Phytoremediation is the process being used to clean up these areas, according to Business Wire. Specially developed hemp plants will be planted on these grounds and are said to be efficient in absorbing toxins, soil contaminants and metals. The hemp plants will also grow quickly.

Coal mining throughout Virginia can damage the environment. The varieties of hemp developed by 22nd Century’s partnership with the University of Virginia are hoping to improve the quality of the soil in Virginia.

Dr. Paul Rushton of 22nd Century said, “Our phytoremediation-optimized varieties of industrial hemp will open up new and lucrative markets for 22nd Century.
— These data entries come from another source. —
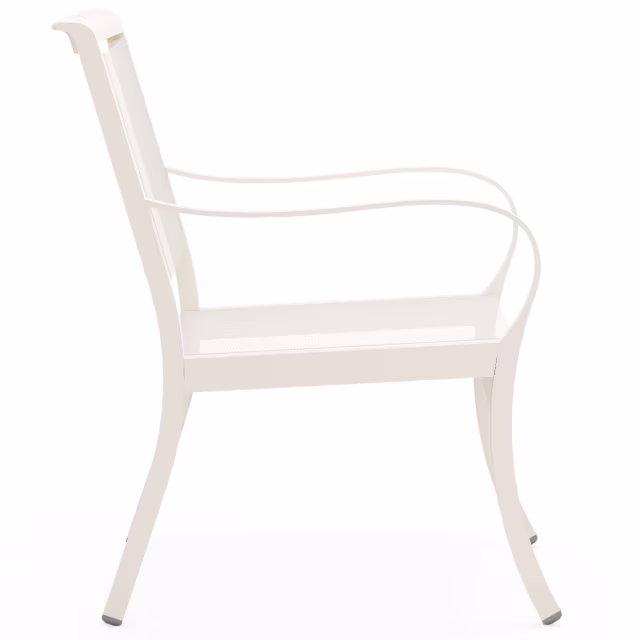 Woodard Scala Aluminum Sling Dining Armchair
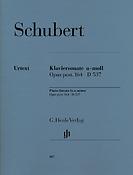 Schubert:  Klaviersonate A-Moll Opus Post. 164 D537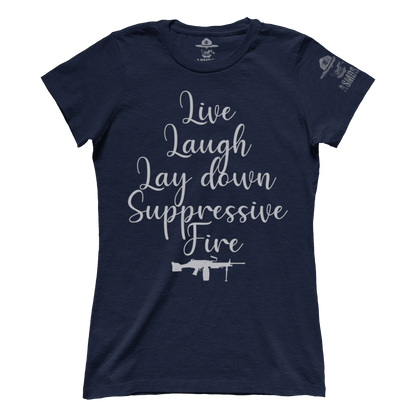 Lay Down Suppressive Fire - M249 (Ladies)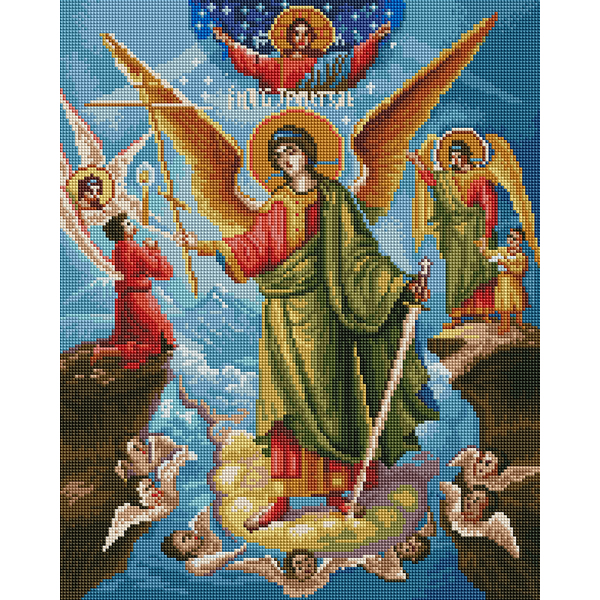 Алмазна мозаїка 40х50 - Святість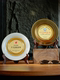 High-End Honor Plaque to Recognize and Award, Cloisonné Copper Plaque, Commemorative Gift for Retired Cadres and Teachers, Retired Military Personnel, and Retired Civil Servants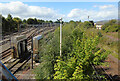 Yoker railway depot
We are enthusiastic about the prospect of applying our biotechnology expertise to a challenging environmental problem. We see phytoremediation as an opportunity for 22nd Century to do very well…by doing good for the earth.”

Dr. Michael Timko of the University of Virginia said, “We are very excited about using 22nd Century’s industrial hemp plants for land reclamation in Southwest Virginia, where years of poor land management practices and industrial mining have devastated the soil quality and fertility. This is also a tremendous opportunity to partner with UVA-Wise where Dr. Ryan Huish and his colleagues have been studying the problems of mining land reclamation. Industrial hemp farming provides a new approach to not only rejuvenating the land but also the local economy in key portions of the Commonwealth of Virginia.”